Horse Racing Notes Pat Rogerson, who makes a betting line on the Breeders’ Cup for the Las Vegas Sun and the Frontier Hotel, made these horses the favorites after Tuesday’s pre-entry: Juvenile--Gulch, 2-1; Juvenile Fillies--Personal Ensign, 5-2; Sprint--Groovy, 3-5; Mile--Al Mamoon, 5-2; Distaff--Lady’s Secret, 3-5; Turf--Dancing Brave, 9-5; Classic--Precisionist, even money. . . . Groovy, who runs faster in the mornings than he does in his races, blazed three furlongs Wednesday in :33 4/5. Trainer Ross Fenstermaker thought that Precisionist gave him a creditable mile workout of 1:39 1/5. . . . The Breeders’ Cup Juvenile will bring together the first three finishers in Belmont Park’s Champagne--Polish Navy, Demon’s Begone and Bet Twice--as well as the first four finishers in Santa Anita’s Norfolk--Capote, Gulch, Gold on Green and Qualify. Some horsemen believe that Demon’s Begone might have won the Champagne if he hadn’t switched lead feet just a few strides before the finish line. Polish Navy won the race by a nose.
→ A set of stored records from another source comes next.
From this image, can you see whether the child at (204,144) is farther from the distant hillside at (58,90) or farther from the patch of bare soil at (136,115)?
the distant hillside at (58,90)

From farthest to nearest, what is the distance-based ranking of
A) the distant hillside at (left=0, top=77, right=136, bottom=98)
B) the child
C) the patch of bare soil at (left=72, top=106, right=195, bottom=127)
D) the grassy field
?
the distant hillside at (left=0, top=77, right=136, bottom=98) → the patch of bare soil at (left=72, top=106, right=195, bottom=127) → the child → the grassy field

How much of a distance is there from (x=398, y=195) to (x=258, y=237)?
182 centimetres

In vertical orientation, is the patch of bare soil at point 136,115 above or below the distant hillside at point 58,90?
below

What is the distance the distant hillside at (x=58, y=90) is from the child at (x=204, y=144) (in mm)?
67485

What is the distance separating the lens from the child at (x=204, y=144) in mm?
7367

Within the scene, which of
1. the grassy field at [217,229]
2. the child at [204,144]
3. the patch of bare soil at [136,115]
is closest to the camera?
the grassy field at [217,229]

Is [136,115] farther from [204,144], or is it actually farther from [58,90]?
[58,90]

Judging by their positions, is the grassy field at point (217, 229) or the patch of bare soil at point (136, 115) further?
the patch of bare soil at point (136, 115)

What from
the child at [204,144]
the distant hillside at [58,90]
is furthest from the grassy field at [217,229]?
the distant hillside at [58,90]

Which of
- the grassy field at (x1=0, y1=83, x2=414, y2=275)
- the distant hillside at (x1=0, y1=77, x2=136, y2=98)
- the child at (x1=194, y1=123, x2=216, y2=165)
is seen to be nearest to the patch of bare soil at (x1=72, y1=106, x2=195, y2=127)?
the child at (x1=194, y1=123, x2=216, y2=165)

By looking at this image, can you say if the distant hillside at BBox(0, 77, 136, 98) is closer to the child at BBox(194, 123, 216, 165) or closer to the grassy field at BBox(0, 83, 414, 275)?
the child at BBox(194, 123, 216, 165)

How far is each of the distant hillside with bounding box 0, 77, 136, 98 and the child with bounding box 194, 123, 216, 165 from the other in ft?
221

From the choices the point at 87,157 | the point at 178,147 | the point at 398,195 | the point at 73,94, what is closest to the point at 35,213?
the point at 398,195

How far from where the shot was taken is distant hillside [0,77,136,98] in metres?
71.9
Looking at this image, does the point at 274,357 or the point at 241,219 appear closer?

The California Thoroughbred Breeders Assn. and the Oak Tree Racing Assn. are sponsoring a three-day symposium, starting Monday, at the Pasadena Hilton Hotel. . . . Dancing Brave reportedly has been syndicated for breeding, with 36 shareholders paying $600,000 apiece. . . . For the second straight year, the NBC outlet in Columbus, Ohio, will not carry the Breeders’ Cup telecast. Columbus is the home of John Galbreath, who won the Breeders’ Cup Classic last year with Proud Truth and who owns a substantial interest in Turkoman, one of the favorites in this year’s race. . . . On Breeders’ Cup day, there will be a one-day change in the bets offered. There will be six $5 exactas, a daily double, the Pick Six and the Pick Nine, but no daily triple. . . . Two $100,000 handicaps, the Midwick and the Morvich, will complete the Breeders’ Cup Day program.